__What this exercise asks__
1. The passage on integrating performance changes names the uses of a command that are addressed together. List them all.
2. Answer from the passage on integrating performance changes:
(a) What kind of file is performance.dot?
(b) Which graph can be generated in the source tree?
(c) Why do changes that alter disk formats make integration more tricky?
3. From the passage on integrating performance changes, quote the part that opens with the words containing "To deliver a" and closes with "preferred disk format.".

Integration of performance changes
==================================

To deliver a version of bzr with all our planned changes will require
significant integration work. Minimally each change needs to integrate with
some aspect of the bzr version it's merged into, but in reality many of these
changes while conceptually independent will in fact have to integrate with the
other changes we have planned before can have a completed system.

Additionally changes that alter disk formats are inherently more tricky to
integrate because we will often need to alter apis throughout the code base to
expose the increased or reduced model of the preferred disk format.

You can generate a graph ``performance.png`` in the source tree from
Graphviz "dot" file ``performance.dot``.  This graphs out the dependencies
to let us make accurate assessments of the changes needed in terms of code
and API, hopefully minimising the number of different integration steps we
have to take, while giving us a broad surface area for development. It's
based on a summary in the next section of this document of the planned
changes with their expected collaborators and dependencies. Where a
command is listed, the expectation is that all uses of that command -
local, remote, dumb transport and smart transport are being addressed
together.


The following provides a summary of the planned changes and their expected
collaborators within the code base, along with an estimate of whether they are
likely to require changes to their collaborators to be considered 'finished'.

__Data extract__
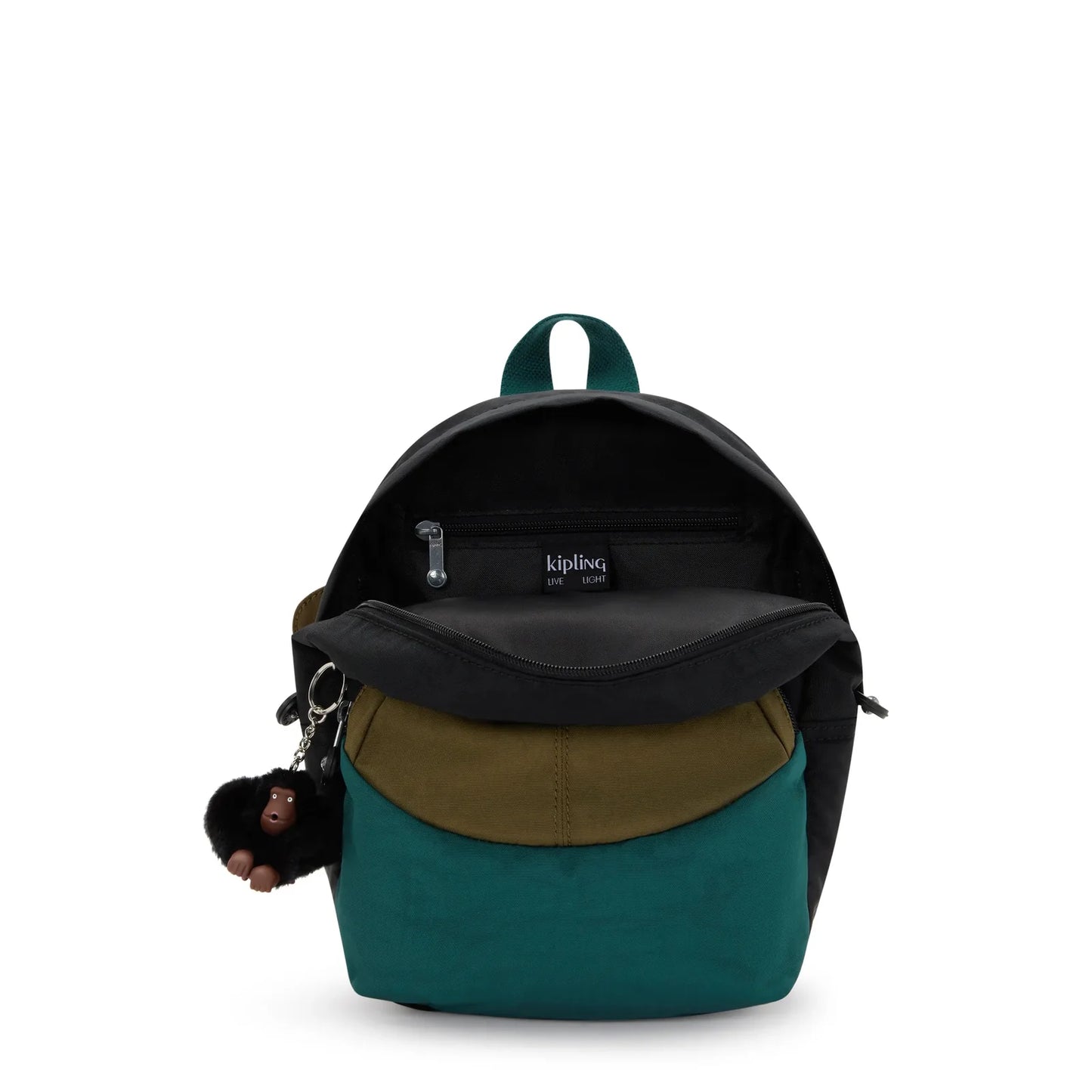 FASTER Black Khaki Bl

__Answers for each item__
1. local, remote, dumb transport, smart transport

2.
(a) A Graphviz "dot" file.
(b) performance.png.
(c) APIs often have to be altered throughout the code base to expose the increased or reduced model of the preferred disk format.

3.
To deliver a version of bzr with all our planned changes will require
significant integration work. Minimally each change needs to integrate with
some aspect of the bzr version it's merged into, but in reality many of these
changes while conceptually independent will in fact have to integrate with the
other changes we have planned before can have a completed system.

Additionally changes that alter disk formats are inherently more tricky to
integrate because we will often need to alter apis throughout the code base to
expose the increased or reduced model of the preferred disk format.